The same applied to business for that business was my train to conduct. It was my responsibility to see to it that train traveled the tracks of success. I knew those tracks however; I was listening to others that did not. I had abdicated my responsibility to others because it was easier to do that than to fight for what I believed was right. I was concerned that making a decision to fight might expose my choice as the wrong one with the result being I would wind up hurting a friend I had placed in that position. Well, the end result of that abdication wound up being failure, not only for me but, for everyone involved.

It appears failure happened for the following reasons:

1. I believed all people could do what I had done and was doing. That is to say, ‘if I could do it anyone could do it.’ Truth is anyone can do what they set their minds to IF THEY WANT TO BAD ENOUGH, but unfortunately, not everyone will. My thought process had reduced the position of a leader, in this case my leadership, to someone that had no talent, skill or ability above anyone else. This is not true. What I have come to know and what most who lead know is not all are leaders and therefore, those who lead are in fact special.

2. I had hired leaders whom I expected to lead, but they did not have a vision for leading that specific company as it was not their vision to start the business from the beginning. This meant I had needed to impart my vision. The problem was I did not. They either floundered and failed or took the business in a direction which worked for them, not for me.

3. I had not been diligent to follow up with all of the leaders with regard to what was going on and if I agreed with what was being done. Another way of saying this is, “I did not inspect that which I did expect.”
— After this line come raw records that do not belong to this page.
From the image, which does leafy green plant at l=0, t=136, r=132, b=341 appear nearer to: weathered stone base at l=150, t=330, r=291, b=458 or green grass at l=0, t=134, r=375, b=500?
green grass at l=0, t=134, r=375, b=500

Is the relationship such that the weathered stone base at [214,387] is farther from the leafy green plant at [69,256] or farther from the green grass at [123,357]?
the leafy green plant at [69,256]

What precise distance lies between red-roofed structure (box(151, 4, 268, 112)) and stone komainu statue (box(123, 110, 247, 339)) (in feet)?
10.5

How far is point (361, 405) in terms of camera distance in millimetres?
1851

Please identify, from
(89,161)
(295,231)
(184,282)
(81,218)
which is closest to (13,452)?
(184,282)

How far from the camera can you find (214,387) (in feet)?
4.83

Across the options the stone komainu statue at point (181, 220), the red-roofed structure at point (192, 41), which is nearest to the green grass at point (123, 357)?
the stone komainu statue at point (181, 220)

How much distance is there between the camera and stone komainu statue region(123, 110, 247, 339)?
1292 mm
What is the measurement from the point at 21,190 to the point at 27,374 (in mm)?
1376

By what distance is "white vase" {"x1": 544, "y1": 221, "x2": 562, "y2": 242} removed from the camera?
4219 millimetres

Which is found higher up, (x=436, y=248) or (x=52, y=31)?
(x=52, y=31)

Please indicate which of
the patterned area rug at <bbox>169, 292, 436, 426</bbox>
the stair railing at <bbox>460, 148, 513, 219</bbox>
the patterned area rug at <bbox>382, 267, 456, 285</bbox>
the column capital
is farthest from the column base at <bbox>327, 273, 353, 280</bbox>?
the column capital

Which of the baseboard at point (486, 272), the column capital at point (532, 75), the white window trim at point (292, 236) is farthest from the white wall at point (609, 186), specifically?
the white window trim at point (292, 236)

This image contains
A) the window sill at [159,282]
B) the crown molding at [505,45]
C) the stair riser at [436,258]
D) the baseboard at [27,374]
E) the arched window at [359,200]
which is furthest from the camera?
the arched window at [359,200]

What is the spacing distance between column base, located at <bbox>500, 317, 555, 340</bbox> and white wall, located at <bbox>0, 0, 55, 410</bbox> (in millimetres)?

4. When running and pastoring the church, I had felt as if MONEY was not an issue. Little did I know that the handling of money given by others carried with it great responsibility and importance. This called for the money to be used just as wisely as one would invest for one self. By not taking the leadership, I was not overseeing the wise use of that which had been given. In previous encounters I had come to the realization that money could and would separate friends. Due to my previous encounters, which wound up devastating friendships, I did my best not to allow this to happen. What I mean by this is I made the choice to allow others to take advantage of me and all of the businesses for which I was responsible. In doing so I put the livelihood of my employees in jeopardy. I finally came to realize that true friends do not “use” their friends for their own benefit. I can to the conclusion that doing what I was doing was in essence buying friends. If you are a person of character, YOU don’t need to buy your friends.
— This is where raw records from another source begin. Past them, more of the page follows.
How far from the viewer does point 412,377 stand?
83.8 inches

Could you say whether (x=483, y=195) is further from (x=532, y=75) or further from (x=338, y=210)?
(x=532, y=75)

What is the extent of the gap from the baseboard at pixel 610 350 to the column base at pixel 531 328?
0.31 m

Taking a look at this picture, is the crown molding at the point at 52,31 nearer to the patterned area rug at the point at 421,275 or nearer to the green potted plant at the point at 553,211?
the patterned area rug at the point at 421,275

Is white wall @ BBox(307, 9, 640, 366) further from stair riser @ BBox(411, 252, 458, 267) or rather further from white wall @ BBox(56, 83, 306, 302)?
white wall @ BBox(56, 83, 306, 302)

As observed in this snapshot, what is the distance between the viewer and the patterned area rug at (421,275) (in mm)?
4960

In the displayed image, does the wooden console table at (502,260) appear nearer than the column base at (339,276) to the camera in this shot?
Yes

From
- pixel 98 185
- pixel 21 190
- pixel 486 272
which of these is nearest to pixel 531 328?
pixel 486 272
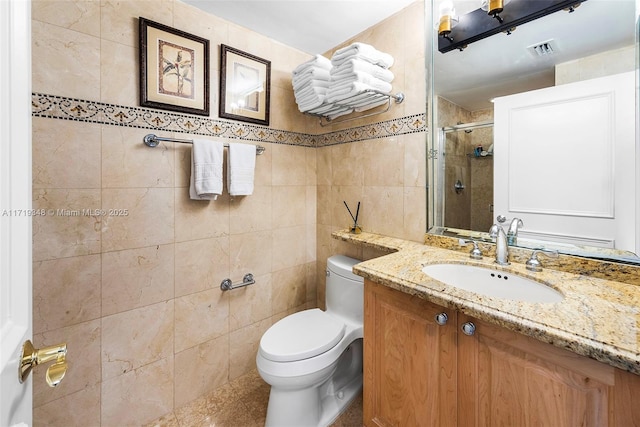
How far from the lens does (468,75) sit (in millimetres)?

Had I taken this approach on any of the businesses or with regard to the church, I would have been a better leader for having recognized my responsibility to conduct the train in the best and most effective manner. I would have better dealt with those causing schism rather than using my nice guy approach, which allowed the trouble makers to stay around and thus cause the good to leave. By doing what I thought was ‘responding in love’, I was not leading. Had I been leading I would have been protecting the congregation as well as those businesses for I would have removed the schism. Had I taken the time to write my vision and impart it to the conductor I had hired to conduct my train, this would have made managing the expectations quite easy. At the time, doing all of that looked insurmountable and overwhelming therefore; I left the ‘management’ to the hired leader. We already know where that went.

It is important to recognize how all of this applies to your personal life as well. You must take control of your train. You must not allow others, even though you respect them, to get you off track. You must remain steadfast to your vision or you will be lead astray by the whims of those not knowing what is best for you – nor should they for it is your train.

I only wish this would have been as clear those many years ago as it appears to be now for it would have greatly reduced the amount of emotional and financial upheaval, which I have put my wife and myself through. Life however, is about learning – sometimes the lessons are harder for some than for others – guess I am one of those with a hard head.